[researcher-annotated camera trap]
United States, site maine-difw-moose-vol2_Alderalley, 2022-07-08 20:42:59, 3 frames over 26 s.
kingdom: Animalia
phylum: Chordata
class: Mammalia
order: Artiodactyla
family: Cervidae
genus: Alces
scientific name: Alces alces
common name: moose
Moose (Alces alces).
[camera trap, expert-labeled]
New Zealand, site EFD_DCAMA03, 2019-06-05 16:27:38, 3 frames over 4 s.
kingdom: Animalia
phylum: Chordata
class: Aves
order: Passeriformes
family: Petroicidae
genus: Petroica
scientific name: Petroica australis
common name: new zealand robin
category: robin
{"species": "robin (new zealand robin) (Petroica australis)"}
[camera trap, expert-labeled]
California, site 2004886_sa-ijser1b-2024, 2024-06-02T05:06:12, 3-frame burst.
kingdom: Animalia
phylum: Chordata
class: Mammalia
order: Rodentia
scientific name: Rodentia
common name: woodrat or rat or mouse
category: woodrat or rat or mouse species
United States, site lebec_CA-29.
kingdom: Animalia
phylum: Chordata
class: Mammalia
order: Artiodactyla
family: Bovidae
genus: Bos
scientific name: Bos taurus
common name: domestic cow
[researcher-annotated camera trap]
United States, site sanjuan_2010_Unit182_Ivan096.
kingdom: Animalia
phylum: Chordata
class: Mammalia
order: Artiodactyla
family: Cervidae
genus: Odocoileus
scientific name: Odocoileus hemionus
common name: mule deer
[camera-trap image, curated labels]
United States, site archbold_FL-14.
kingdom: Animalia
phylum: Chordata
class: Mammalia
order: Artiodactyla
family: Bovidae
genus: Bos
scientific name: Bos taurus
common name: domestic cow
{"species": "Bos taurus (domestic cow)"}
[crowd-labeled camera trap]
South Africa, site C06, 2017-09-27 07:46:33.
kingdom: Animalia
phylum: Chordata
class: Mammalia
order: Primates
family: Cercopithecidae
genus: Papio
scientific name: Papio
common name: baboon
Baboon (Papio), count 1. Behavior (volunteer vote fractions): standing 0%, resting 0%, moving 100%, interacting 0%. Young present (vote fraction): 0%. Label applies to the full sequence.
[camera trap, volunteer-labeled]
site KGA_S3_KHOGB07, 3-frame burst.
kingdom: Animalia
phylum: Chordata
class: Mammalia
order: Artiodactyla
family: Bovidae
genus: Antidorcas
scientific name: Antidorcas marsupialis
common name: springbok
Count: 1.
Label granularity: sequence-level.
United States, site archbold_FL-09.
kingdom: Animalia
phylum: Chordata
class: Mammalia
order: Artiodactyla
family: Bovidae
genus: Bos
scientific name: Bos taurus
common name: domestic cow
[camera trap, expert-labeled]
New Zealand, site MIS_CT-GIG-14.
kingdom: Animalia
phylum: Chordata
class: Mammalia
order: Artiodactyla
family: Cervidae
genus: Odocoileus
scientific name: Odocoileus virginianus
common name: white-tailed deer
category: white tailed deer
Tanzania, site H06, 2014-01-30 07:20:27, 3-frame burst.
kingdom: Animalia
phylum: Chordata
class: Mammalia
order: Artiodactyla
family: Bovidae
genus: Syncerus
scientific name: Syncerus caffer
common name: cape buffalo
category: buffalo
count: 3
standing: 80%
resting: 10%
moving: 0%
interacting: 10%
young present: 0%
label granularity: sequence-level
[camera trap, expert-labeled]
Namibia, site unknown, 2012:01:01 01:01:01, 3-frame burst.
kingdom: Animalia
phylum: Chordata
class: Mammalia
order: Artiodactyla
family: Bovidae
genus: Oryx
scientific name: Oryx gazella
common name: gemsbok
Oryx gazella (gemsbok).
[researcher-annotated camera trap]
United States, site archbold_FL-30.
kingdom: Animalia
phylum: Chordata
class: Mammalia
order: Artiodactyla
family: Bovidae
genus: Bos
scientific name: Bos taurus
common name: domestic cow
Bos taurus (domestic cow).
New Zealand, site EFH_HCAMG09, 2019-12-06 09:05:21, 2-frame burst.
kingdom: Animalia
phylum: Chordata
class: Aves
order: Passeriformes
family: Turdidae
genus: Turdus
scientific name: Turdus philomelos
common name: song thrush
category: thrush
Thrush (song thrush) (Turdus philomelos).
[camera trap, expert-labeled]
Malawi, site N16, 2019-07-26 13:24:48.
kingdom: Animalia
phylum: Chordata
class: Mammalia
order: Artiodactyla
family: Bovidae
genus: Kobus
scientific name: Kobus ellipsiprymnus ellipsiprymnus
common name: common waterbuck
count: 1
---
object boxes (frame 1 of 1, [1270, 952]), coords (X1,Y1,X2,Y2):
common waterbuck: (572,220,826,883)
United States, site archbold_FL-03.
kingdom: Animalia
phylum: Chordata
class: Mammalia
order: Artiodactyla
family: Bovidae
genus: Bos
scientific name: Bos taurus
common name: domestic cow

* Task objective:
Please write the listing out again, matching each line exactly.

* Response to the task:
[researcher-annotated camera trap]
United States, site maine-difw-moose-vol2_Alderalley, 2022-07-08 20:42:59, 3 frames over 26 s.
kingdom: Animalia
phylum: Chordata
class: Mammalia
order: Artiodactyla
family: Cervidae
genus: Alces
scientific name: Alces alces
common name: moose
Moose (Alces alces).
[camera trap, expert-labeled]
New Zealand, site EFD_DCAMA03, 2019-06-05 16:27:38, 3 frames over 4 s.
kingdom: Animalia
phylum: Chordata
class: Aves
order: Passeriformes
family: Petroicidae
genus: Petroica
scientific name: Petroica australis
common name: new zealand robin
category: robin
{"species": "robin (new zealand robin) (Petroica australis)"}
[camera trap, expert-labeled]
California, site 2004886_sa-ijser1b-2024, 2024-06-02T05:06:12, 3-frame burst.
kingdom: Animalia
phylum: Chordata
class: Mammalia
order: Rodentia
scientific name: Rodentia
common name: woodrat or rat or mouse
category: woodrat or rat or mouse species
United States, site lebec_CA-29.
kingdom: Animalia
phylum: Chordata
class: Mammalia
order: Artiodactyla
family: Bovidae
genus: Bos
scientific name: Bos taurus
common name: domestic cow
[researcher-annotated camera trap]
United States, site sanjuan_2010_Unit182_Ivan096.
kingdom: Animalia
phylum: Chordata
class: Mammalia
order: Artiodactyla
family: Cervidae
genus: Odocoileus
scientific name: Odocoileus hemionus
common name: mule deer
[camera-trap image, curated labels]
United States, site archbold_FL-14.
kingdom: Animalia
phylum: Chordata
class: Mammalia
order: Artiodactyla
family: Bovidae
genus: Bos
scientific name: Bos taurus
common name: domestic cow
{"species": "Bos taurus (domestic cow)"}
[crowd-labeled camera trap]
South Africa, site C06, 2017-09-27 07:46:33.
kingdom: Animalia
phylum: Chordata
class: Mammalia
order: Primates
family: Cercopithecidae
genus: Papio
scientific name: Papio
common name: baboon
Baboon (Papio), count 1. Behavior (volunteer vote fractions): standing 0%, resting 0%, moving 100%, interacting 0%. Young present (vote fraction): 0%. Label applies to the full sequence.
[camera trap, volunteer-labeled]
site KGA_S3_KHOGB07, 3-frame burst.
kingdom: Animalia
phylum: Chordata
class: Mammalia
order: Artiodactyla
family: Bovidae
genus: Antidorcas
scientific name: Antidorcas marsupialis
common name: springbok
Count: 1.
Label granularity: sequence-level.
United States, site archbold_FL-09.
kingdom: Animalia
phylum: Chordata
class: Mammalia
order: Artiodactyla
family: Bovidae
genus: Bos
scientific name: Bos taurus
common name: domestic cow
[camera trap, expert-labeled]
New Zealand, site MIS_CT-GIG-14.
kingdom: Animalia
phylum: Chordata
class: Mammalia
order: Artiodactyla
family: Cervidae
genus: Odocoileus
scientific name: Odocoileus virginianus
common name: white-tailed deer
category: white tailed deer
Tanzania, site H06, 2014-01-30 07:20:27, 3-frame burst.
kingdom: Animalia
phylum: Chordata
class: Mammalia
order: Artiodactyla
family: Bovidae
genus: Syncerus
scientific name: Syncerus caffer
common name: cape buffalo
category: buffalo
count: 3
standing: 80%
resting: 10%
moving: 0%
interacting: 10%
young present: 0%
label granularity: sequence-level
[camera trap, expert-labeled]
Namibia, site unknown, 2012:01:01 01:01:01, 3-frame burst.
kingdom: Animalia
phylum: Chordata
class: Mammalia
order: Artiodactyla
family: Bovidae
genus: Oryx
scientific name: Oryx gazella
common name: gemsbok
Oryx gazella (gemsbok).
[researcher-annotated camera trap]
United States, site archbold_FL-30.
kingdom: Animalia
phylum: Chordata
class: Mammalia
order: Artiodactyla
family: Bovidae
genus: Bos
scientific name: Bos taurus
common name: domestic cow
Bos taurus (domestic cow).
New Zealand, site EFH_HCAMG09, 2019-12-06 09:05:21, 2-frame burst.
kingdom: Animalia
phylum: Chordata
class: Aves
order: Passeriformes
family: Turdidae
genus: Turdus
scientific name: Turdus philomelos
common name: song thrush
category: thrush
Thrush (song thrush) (Turdus philomelos).
[camera trap, expert-labeled]
Malawi, site N16, 2019-07-26 13:24:48.
kingdom: Animalia
phylum: Chordata
class: Mammalia
order: Artiodactyla
family: Bovidae
genus: Kobus
scientific name: Kobus ellipsiprymnus ellipsiprymnus
common name: common waterbuck
count: 1
---
object boxes (frame 1 of 1, [1270, 952]), coords (X1,Y1,X2,Y2):
common waterbuck: (572,220,826,883)
United States, site archbold_FL-03.
kingdom: Animalia
phylum: Chordata
class: Mammalia
order: Artiodactyla
family: Bovidae
genus: Bos
scientific name: Bos taurus
common name: domestic cow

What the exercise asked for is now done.